El mundo se enfrenta a varias “crisis cruzadas”
Santo Domingo.-Erosiones en el ingreso de los hogares, alza del precio del dólar, continuidad de la inflación, una posible recesión y una estanflación en Europa son parte de las previsiones menos fortuitas para la economía mundial.
Estas previsiones son reseñadas en el informe Perspectivas de la Economía Mundial 2023, de la autoría de Aurelio García Del Barrio Zafra, doctor en ciencias económicas y Director del Global MBA, con especialización en finanzas de IEB.
Se ha pasado de la globalización a la regionalización, dice.
Prevé que la desaceleración económica global se intensificará en 2023. “La inflación será todavía persistente, lo que obligará a una contracción monetaria más intensa que podría seguir fortaleciendo el dólar y causar problemas a muchas economías emergentes y en desarrollo. Pero, sobre todo, hay que subrayar que el entorno es enormemente incierto y volátil en un contexto marcado por la Guerra de Ucrania y la rivalidad geopolítica”.

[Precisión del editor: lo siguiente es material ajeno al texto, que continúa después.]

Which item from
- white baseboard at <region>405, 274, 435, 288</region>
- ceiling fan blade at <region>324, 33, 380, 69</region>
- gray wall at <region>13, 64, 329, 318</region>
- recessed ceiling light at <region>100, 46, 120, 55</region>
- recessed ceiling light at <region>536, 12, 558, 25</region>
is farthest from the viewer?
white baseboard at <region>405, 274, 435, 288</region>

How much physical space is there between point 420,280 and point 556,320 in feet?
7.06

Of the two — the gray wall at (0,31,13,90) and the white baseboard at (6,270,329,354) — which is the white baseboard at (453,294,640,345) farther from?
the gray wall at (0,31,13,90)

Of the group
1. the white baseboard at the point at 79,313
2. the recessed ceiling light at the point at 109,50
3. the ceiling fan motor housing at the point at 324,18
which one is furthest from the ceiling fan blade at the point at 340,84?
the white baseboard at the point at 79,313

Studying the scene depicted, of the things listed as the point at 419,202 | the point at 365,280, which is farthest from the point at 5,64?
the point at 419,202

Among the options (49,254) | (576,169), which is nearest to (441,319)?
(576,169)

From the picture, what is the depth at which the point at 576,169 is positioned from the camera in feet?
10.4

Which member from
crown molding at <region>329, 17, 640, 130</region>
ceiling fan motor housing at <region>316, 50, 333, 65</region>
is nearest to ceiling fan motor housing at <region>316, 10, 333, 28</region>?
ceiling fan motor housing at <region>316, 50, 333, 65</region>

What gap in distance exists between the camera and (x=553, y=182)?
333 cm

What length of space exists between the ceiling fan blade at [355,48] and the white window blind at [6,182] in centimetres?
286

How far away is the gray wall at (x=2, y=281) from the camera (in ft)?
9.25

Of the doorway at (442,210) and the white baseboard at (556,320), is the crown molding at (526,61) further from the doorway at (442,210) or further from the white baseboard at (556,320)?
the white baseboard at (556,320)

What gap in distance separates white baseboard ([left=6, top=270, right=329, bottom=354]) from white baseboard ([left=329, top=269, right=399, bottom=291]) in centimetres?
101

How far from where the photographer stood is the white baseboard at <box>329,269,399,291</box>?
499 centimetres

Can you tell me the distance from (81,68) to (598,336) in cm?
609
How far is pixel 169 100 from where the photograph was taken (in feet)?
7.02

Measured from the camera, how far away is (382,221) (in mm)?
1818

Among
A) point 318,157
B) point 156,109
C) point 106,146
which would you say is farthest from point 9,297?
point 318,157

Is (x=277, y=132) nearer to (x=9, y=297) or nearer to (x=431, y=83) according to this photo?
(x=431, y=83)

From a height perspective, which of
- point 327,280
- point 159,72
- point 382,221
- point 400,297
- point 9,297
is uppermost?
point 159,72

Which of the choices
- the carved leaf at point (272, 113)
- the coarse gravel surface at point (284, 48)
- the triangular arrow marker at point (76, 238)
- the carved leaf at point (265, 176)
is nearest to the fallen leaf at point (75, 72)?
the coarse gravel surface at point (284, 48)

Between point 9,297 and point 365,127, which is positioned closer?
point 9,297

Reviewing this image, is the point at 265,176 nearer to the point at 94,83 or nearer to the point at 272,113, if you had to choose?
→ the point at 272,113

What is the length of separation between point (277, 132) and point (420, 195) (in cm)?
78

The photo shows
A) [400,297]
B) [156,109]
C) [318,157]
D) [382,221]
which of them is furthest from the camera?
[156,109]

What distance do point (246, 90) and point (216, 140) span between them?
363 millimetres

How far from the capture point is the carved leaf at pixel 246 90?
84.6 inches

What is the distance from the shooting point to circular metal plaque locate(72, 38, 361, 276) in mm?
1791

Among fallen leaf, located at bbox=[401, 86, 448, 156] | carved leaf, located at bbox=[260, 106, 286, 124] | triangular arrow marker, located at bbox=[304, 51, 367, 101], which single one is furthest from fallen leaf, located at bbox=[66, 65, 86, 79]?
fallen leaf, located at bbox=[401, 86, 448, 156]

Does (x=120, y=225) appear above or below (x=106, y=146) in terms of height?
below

Indica en el informe que lo peor para la economía global está todavía por llegar, debido a que los tipos de interés van a seguir produciendo incrementos y tardarán en tener los efectos deseados sobre los precios, y el crecimiento tendrá que bajar.

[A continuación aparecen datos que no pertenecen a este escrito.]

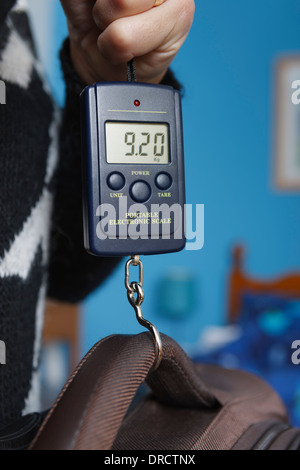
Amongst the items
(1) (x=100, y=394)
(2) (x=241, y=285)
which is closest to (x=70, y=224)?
(1) (x=100, y=394)

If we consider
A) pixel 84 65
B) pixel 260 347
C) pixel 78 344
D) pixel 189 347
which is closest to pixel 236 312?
pixel 189 347

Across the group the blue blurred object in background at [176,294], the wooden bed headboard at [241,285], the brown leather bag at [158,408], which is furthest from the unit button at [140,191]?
the wooden bed headboard at [241,285]

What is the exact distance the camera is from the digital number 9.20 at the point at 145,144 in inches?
Result: 15.4

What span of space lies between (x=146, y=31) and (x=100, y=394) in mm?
252

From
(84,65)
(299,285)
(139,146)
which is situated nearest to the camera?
(139,146)

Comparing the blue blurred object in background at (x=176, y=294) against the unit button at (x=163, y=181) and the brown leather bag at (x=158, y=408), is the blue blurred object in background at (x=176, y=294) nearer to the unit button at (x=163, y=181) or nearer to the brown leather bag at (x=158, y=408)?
the brown leather bag at (x=158, y=408)

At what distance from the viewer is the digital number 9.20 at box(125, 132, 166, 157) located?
39cm

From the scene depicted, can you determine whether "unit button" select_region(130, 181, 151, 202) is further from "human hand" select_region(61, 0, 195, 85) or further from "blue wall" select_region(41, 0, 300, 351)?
"blue wall" select_region(41, 0, 300, 351)

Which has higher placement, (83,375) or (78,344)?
(83,375)

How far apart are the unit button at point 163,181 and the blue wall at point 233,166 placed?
2391 millimetres
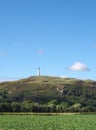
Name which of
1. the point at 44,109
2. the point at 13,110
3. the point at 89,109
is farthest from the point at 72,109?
the point at 13,110

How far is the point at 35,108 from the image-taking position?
500ft

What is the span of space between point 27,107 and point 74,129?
10880 centimetres

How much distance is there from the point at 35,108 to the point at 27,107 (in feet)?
12.2

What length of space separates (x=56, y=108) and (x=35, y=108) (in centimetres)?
1196

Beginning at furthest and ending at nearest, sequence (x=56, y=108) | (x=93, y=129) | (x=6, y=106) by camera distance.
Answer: (x=56, y=108) < (x=6, y=106) < (x=93, y=129)

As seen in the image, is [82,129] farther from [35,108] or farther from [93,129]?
[35,108]

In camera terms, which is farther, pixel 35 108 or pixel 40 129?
pixel 35 108

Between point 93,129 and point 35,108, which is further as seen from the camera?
point 35,108

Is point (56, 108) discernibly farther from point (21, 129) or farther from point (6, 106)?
point (21, 129)

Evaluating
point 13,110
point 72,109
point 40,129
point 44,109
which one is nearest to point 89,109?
point 72,109

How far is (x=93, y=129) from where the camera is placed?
45.1 m

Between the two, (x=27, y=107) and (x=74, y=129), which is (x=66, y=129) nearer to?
(x=74, y=129)

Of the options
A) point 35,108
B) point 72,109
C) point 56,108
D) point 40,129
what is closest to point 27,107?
point 35,108

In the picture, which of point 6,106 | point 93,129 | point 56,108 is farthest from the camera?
point 56,108
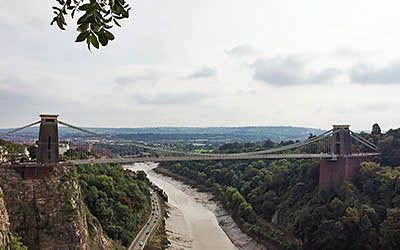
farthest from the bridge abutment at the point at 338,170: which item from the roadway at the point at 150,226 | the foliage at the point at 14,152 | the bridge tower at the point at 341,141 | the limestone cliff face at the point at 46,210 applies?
the foliage at the point at 14,152

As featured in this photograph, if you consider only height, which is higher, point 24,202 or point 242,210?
point 24,202

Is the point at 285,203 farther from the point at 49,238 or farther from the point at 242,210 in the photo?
the point at 49,238

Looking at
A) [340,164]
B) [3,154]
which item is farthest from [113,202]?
[340,164]

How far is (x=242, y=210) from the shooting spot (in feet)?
93.0

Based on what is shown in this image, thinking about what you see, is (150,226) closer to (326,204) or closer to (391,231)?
(326,204)

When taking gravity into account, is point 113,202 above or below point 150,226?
above

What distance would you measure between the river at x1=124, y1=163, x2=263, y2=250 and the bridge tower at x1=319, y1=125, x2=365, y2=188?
15.4 feet

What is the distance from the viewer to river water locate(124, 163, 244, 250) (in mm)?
25141

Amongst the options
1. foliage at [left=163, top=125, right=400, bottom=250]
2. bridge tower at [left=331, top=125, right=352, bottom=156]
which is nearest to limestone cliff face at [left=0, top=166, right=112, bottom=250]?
foliage at [left=163, top=125, right=400, bottom=250]

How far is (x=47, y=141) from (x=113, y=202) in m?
6.51

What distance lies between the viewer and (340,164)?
2427 centimetres

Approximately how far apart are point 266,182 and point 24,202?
15.8 metres

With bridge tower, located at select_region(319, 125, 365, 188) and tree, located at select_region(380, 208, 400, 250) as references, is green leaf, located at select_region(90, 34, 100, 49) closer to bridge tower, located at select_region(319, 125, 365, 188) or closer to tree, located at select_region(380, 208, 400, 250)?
tree, located at select_region(380, 208, 400, 250)

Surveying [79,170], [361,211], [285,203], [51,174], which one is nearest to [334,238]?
[361,211]
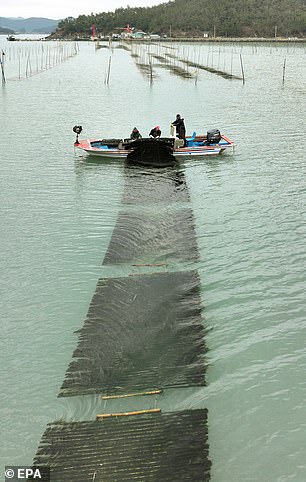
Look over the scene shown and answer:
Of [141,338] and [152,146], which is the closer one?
[141,338]

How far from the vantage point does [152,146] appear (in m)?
20.7

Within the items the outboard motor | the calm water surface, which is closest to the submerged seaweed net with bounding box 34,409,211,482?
the calm water surface

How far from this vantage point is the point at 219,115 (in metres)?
32.8

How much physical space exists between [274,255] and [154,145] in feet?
30.3

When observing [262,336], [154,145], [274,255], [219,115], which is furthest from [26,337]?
[219,115]

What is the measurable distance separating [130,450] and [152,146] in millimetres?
15119

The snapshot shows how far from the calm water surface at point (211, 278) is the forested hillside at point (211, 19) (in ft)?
392

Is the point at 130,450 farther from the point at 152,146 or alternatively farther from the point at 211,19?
the point at 211,19

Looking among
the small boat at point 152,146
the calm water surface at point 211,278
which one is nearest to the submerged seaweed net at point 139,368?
the calm water surface at point 211,278

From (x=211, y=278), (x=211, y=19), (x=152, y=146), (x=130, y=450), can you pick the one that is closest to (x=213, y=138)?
(x=152, y=146)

Expone que todavía no se ve nada claro respecto a cómo se logrará reducir los precios sin pasar por una recesión en EE. UU. y lo que supondría también una recesión en otros muchos países.

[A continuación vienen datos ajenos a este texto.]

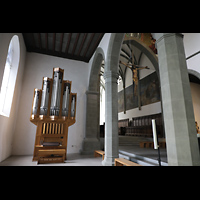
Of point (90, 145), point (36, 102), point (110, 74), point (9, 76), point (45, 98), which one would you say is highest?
point (9, 76)

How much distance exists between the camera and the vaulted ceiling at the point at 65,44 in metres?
6.57

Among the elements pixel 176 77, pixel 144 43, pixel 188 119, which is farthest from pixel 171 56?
pixel 144 43

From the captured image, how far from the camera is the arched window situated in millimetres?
5383

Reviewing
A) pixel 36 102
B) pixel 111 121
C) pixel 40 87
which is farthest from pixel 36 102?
pixel 111 121

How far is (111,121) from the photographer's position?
4508 millimetres

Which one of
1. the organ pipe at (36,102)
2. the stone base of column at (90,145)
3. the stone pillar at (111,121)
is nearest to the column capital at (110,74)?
the stone pillar at (111,121)

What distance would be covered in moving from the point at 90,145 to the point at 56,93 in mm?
3265

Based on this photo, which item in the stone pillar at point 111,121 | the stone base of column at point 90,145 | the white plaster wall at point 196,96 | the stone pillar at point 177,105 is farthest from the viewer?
the white plaster wall at point 196,96

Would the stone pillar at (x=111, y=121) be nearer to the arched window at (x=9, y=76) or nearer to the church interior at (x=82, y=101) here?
the church interior at (x=82, y=101)

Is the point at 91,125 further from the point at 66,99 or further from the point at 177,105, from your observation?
the point at 177,105

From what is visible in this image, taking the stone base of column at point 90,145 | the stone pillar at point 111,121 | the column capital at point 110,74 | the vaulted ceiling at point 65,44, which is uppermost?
the vaulted ceiling at point 65,44

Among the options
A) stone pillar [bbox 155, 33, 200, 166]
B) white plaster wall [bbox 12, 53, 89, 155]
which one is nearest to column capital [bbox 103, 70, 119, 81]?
stone pillar [bbox 155, 33, 200, 166]

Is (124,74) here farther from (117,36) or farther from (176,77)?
(176,77)

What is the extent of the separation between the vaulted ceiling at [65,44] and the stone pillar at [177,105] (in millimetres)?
4520
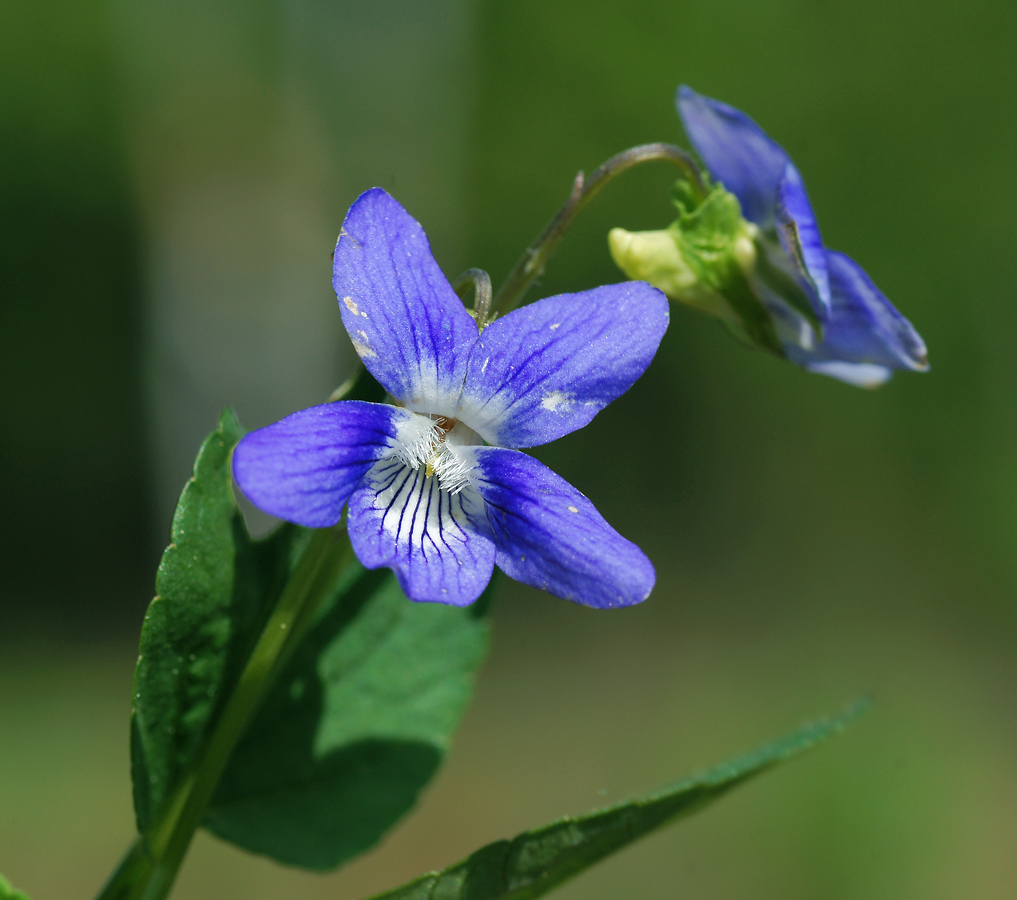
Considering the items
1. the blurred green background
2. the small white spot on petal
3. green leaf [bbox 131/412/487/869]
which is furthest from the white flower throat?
the blurred green background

No obstante, precisa que en EE.UU. “no se observan grandes subidas del paro porque la economía mundial no presenta grandes desequilibrios y todavía no se observa una espiral descontrolada de precios y salarios, como efectos de una segunda ronda.
“Más allá de la difícil coyuntura macroeconómica, la sensación es que el mundo se enfrenta a diferentes crisis cruzadas”, indica.
Distintos fenómenos adversos como la inflación, la guerra, los problemas energéticos y de alimentos, los crecientes tipos de interés, la fortaleza del dólar y los problemas de sostenibilidad de la deuda en economías en desarrollo, la competencia geoestratégica entre EE.UU. y China o la necesidad de acelerar la transición energética, resultan abrumadores y dificultan el diseño de políticas públicas. Esto, dice, aumenta la probabilidad de cometer errores de política económica que los mercados penalicen, como le ha sucedido al Reino Unido.